Rydra si scosse. — Volevi allevare tu il bambino in modo che lui… parlasse la tua stessa lingua?
— In due non si è soli.
— Capisco.
— È morto — mormorò lui, e grugnì. — Ma ora non sei più così solo. Io ti ho insegnato a capire gli altri, un poco. Tu non sei stupido, e impari alla svelta. — Si girò completamente verso di lei e, appoggiandole la mano sulla spalla, le parlò con gravità. — Io ti piaccio. Anche quando mi hai visto per la prima volta su Tarik, c’era qualcosa in me che ti piaceva. Ti ho visto fare cose che io pensavo sbagliate, ma ti piaccio ugualmente. Io ti ho detto come distruggere la rete difensiva degli Invasori e tu lo hai fatto per me. Ti ho detto che volevo andare alla Lingua del Drago e tu ora mi stai portanto là. Tu farai tutto quello che ti chiederò. È importante per me saperlo.
— Grazie, Macellaio — mormorò lei stupefatta.
— E se tu dovessi rapinare un’altra banca, tu darai a me tutto il denaro rubato.
Rydra scoppiò a ridere. — Ti ringrazio. Nessuno ha mai pensato di fare nulla del genere per me. Ma spero che non dovrai più rapinare…
— Tu ucciderai chiunque cercherà di farmi del male, li ucciderai come non hai mai ucciso nessuno prima.
— Ma non devi…
— Tu ucciderai tutti gli uomini di Tarik se cercheranno di separarci.
— Oh, Macellaio… — Lei si voltò e si mise una mano sulla bocca. — Che accidente di insegnante sono! Tu non capisci una cosa… stai parlando di me, ma…
La sua voce le giunse lenta e meravigliata: — Pensi che io non ti capisca.
Lei si girò verso di lui. — Ma io ti capisco, Macellaio! Io ti capisco. Devi credermi, ti prego. Ma credi anche che devi imparare qualche cosa d’altro.

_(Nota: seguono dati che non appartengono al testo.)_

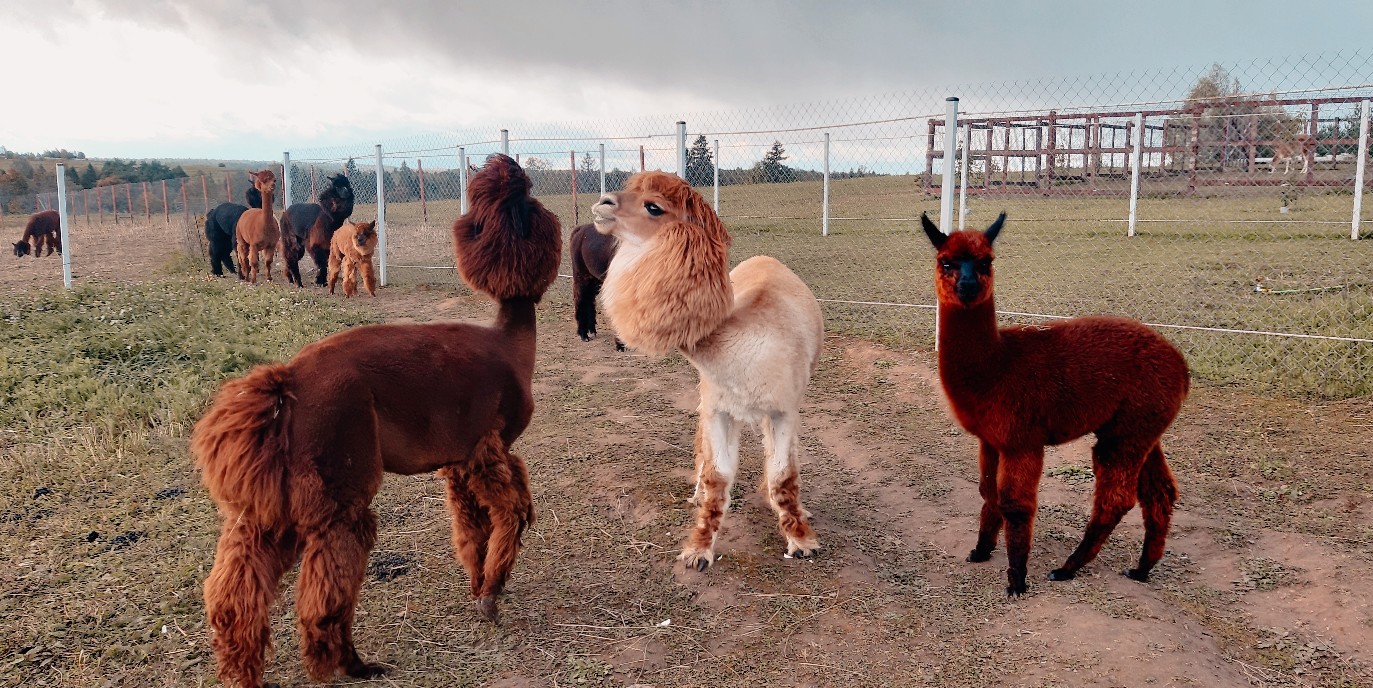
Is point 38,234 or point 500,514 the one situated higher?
point 38,234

— Tu mi credi — esclamò lui fermamente.
— Allora ascolta. Io non ti ho insegnato l’esatto significato di tu e io.
— Ma…
— Ogni volta che negli ultimi dieci minuti hai detto tu avresti dovuto dire io. E ogni volta che dicevi io, dovevi dire tu.
Lui abbassò gli occhi sul pavimento, poi li risollevò di nuovo senza una risposta.
— Tutto quello che hai detto era morfologicamente sbagliato. Ciò di cui tu parlavi in prima persona riguardava invece me come soggetto. E viceversa.